1Department of Pediatric Cardiac Surgery, St. Adalbertus Hospital Gdansk, COPERNICUS Ltd, Gdansk, Poland, 2Chair of Health and Biological Sciences, Gdansk Academy of Physical Education and Sport, Gdansk, Poland; Department of Rehabilitation, Gdansk Medical University, Gdansk, Poland., Gdansk, Poland, 3Department of Rehabilitation, Medical University of Gdańsk, Gdansk, Poland.
BACKGROUND Infective endocarditis, while is rare disease in children, but often difficult to treat, especially for extensive damage of heart structures. Valve repair or replacement in emergency settings is a great challenge, due to the lack of commercially available artificial or biological prostheses designed for pediatric implantations. Melody valve, originally designed for transcutaneous implantation in the pulmonary position, may be an attractive solution in cases of hopeless mitral valve damage. METHODS We present two cases of emergency mitral valve replacements with the Melody expandable stented bioprostheses implantation in children suffering from infective endocarditis. Both children presented huge bicuspid valve incompetence in the course of aggressive infective destruction with the symptoms of critical multiorgan failure and hemodynamic compromise. RESULTS Both patients were presented with a history of rapid deterioration after 2-3-weeks-long septicemia and pyorrhea in the course of acute endocarditis. The children aged 23 months-old and 15 months-old were operated on directly after an initial preoperative antibiotic treatment because of large mitral incompetence and deteriorating vegetations into mitral valve apparatus, with echocardiographic view of leaflets disruption and chordae discontinuation.
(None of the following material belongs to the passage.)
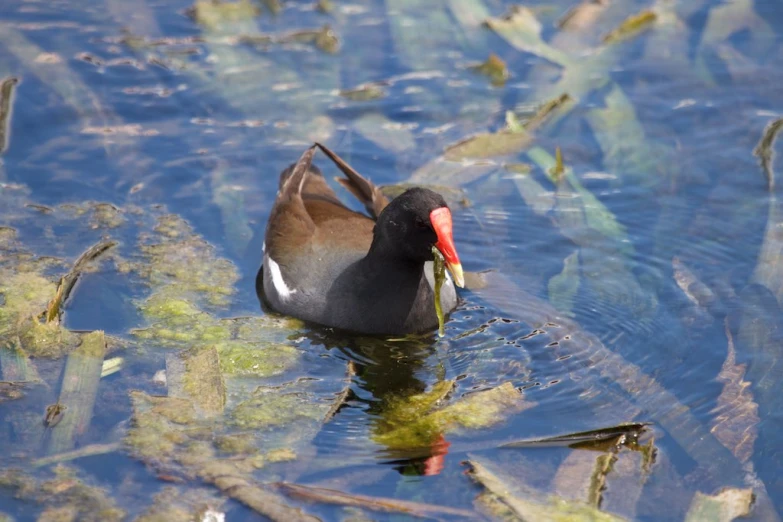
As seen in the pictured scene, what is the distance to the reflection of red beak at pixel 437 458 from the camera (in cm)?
454

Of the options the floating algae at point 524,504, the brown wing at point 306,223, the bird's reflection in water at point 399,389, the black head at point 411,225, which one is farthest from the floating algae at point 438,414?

After initial attempts for mitral plasty the hybrid methods of self-modified Melody valves implantation into the mitral positions (Melody-MVR) were used with good early, and mid-term results. CONCLUSION With regard to actual knowledge concerning heart valves reconstructions and institutional experience we conclude that infected mitral valves in children should be primary repaired, nevertheless self-modified Melody valve could be reasonable considered as mitral prosthesis in non-reparable mitral insufficiency.